Why? Hatred sells. It works. Riles voters up. The appeal of fear was not defeated Tuesday, no matter the outcome. Nor can it be laid at the feet of Donald Trump. He just found it, a sparkly toy, and began waving it over his head. Trump would have put it down again if people didn’t cheer. They did. They always do — some do. A lot.

They’re cheering around the world. This isn’t a vice unique to America. Nationalist groups are gaining power from Brazil to Hungary. They offer perceived greatness by demonizing marginalized groups, turning the world’s victims into menaces. That’s why lying is so intrinsic to their success. It isn’t just Trump.

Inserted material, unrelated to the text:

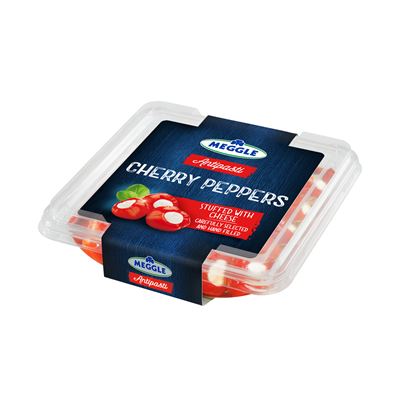 MEGGLE Ardei Rosii Umpluti cu Crema de Branza 700 g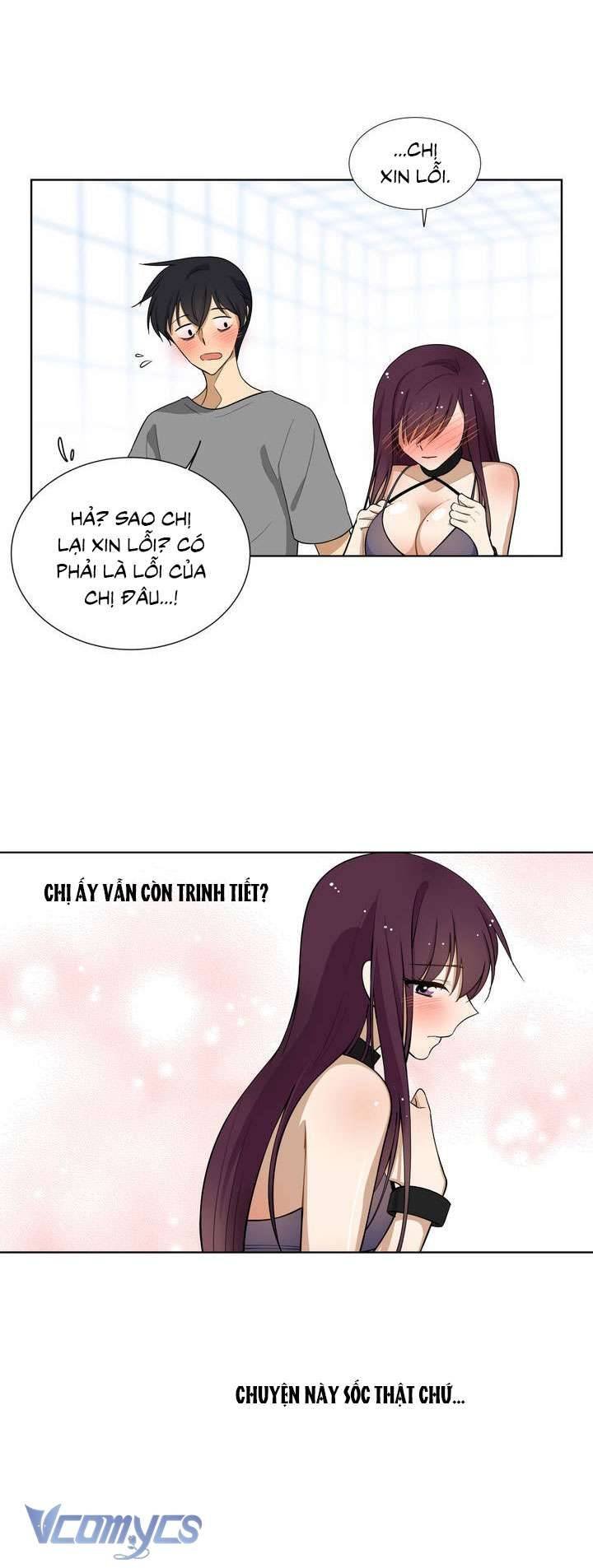 Căn Phòng Xấu Hổ - Chap 4 Ảnh 27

Bigots have to lie, in order for their worldview not to fall apart in the light of actuality. You can’t admit to brutalizing others to feel better about yourself; no, no, your victims have to be attacking you.

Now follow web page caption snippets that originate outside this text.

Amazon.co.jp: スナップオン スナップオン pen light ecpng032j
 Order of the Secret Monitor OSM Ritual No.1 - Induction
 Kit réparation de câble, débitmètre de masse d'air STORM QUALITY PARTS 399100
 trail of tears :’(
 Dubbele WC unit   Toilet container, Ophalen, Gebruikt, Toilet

“It’s up to us, who are the dominant race, to watch out or these other races will have control of things,” Buchanan says, drawing scorn from his wife.

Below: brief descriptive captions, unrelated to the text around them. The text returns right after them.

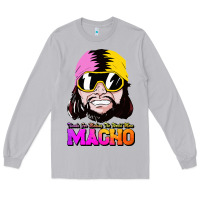Moon Dust randy wrestler Long Sleeve Tee - artisFamous
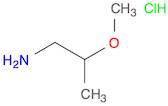 2-METHOXY-1-PROPANAMINE HYDROCHLORIDE
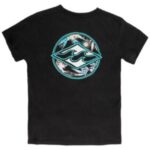 Billabong "billabong rotor diamond t-shirt noir"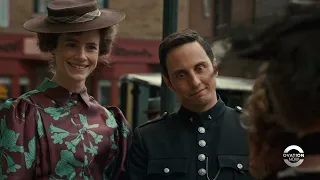 Behind the Scenes Promising Young Ladies Murdoch Mysteries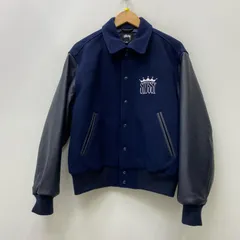 2026年最新】stussy スタジャン varsity jacketの人気アイテム - メルカリ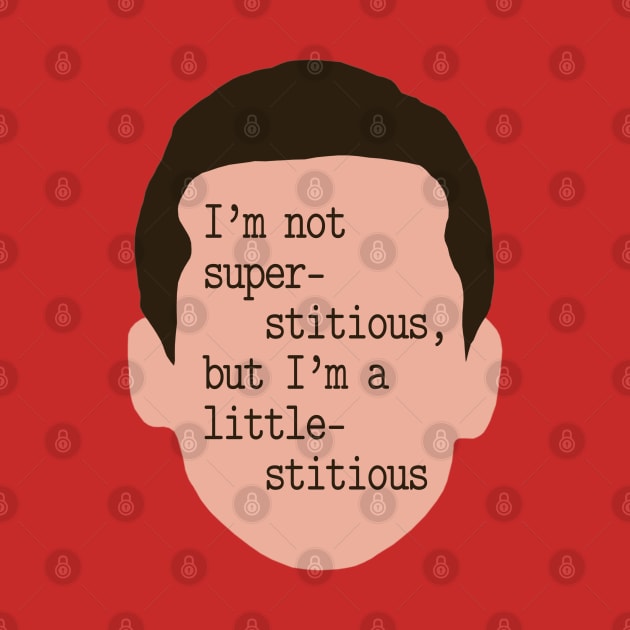 Michael Scott: I'm Not Superstitious, but I'm a Little-stitious by Xanaduriffic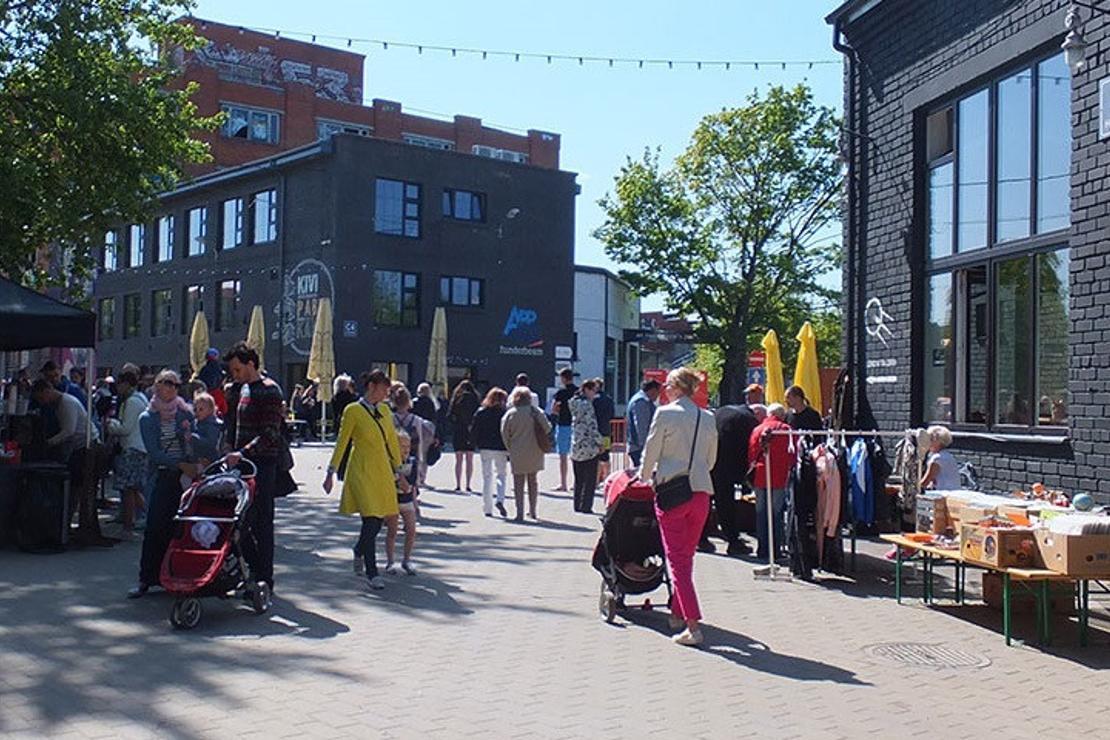 Telliskivi: Tallinn’in Hipster Bölgesi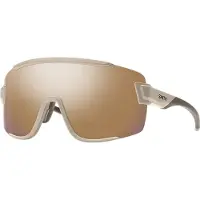 Smith - Gafas de sol - Wildcat Matte Summit ChromaPop Rose Gold Mirror - Rosa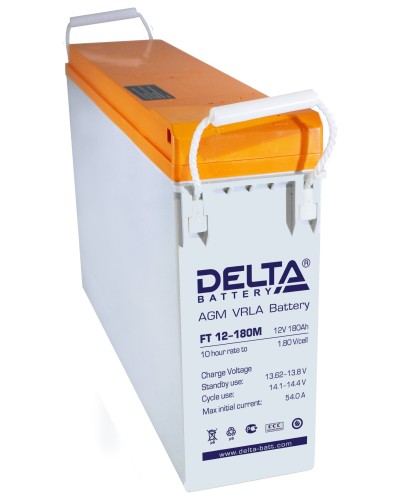 Delta FT 12-180 M. Аккумулятор герметичный свинцово-кислотный. Delta в Красноярске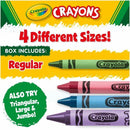 Crayola Crayons, Assorted Colors, Pack Of 24 Crayons
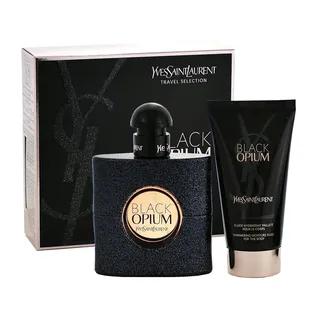 Black Opium Eau de Parfum 50 ml + Body Lotion 50 ml Geschenkset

“We’ve got to beat them down,” Daisy whispers, “winking ferociously.”

Fitzgerald views this clearly.

“There was something pathetic in his concentration…” he writes. “Something was making him nibble at the edge of stale ideas.”

Hateful notions of white supremacy could seem stale in the early 1920s, leftovers from the Civil War, embraced by Hoosiers in hoods but on the wane. Fitzgerald had no way of knowing they would become popular again, here and abroad, policy in Germany, which would press them to their logical conclusion.

That’s what makes our current historical moment so unsettling to the mindful. We don’t know if these brush fires the president keeps carelessly starting will go out on their own or form a general conflagration.

Facts and news are being daily assailed. Exactly what kind of performance are we setting the stage for?

The racism of the 1920s was more straightforward, more honest, with its talk of Nordic superiority. Now we speak in codes. Unable to demonize immigrants? Condemn illegal immigrants. Shy about vilifying black people? Attack social programs. Reluctant to scapegoat Jews? Slur billionaire George Soros.

By all means, celebrate Election Day, to whatever degree voters turn their backs on the Trumpian offense against American values and human decency. But don’t dare let yourself get smug. The fight is not over. It is never over.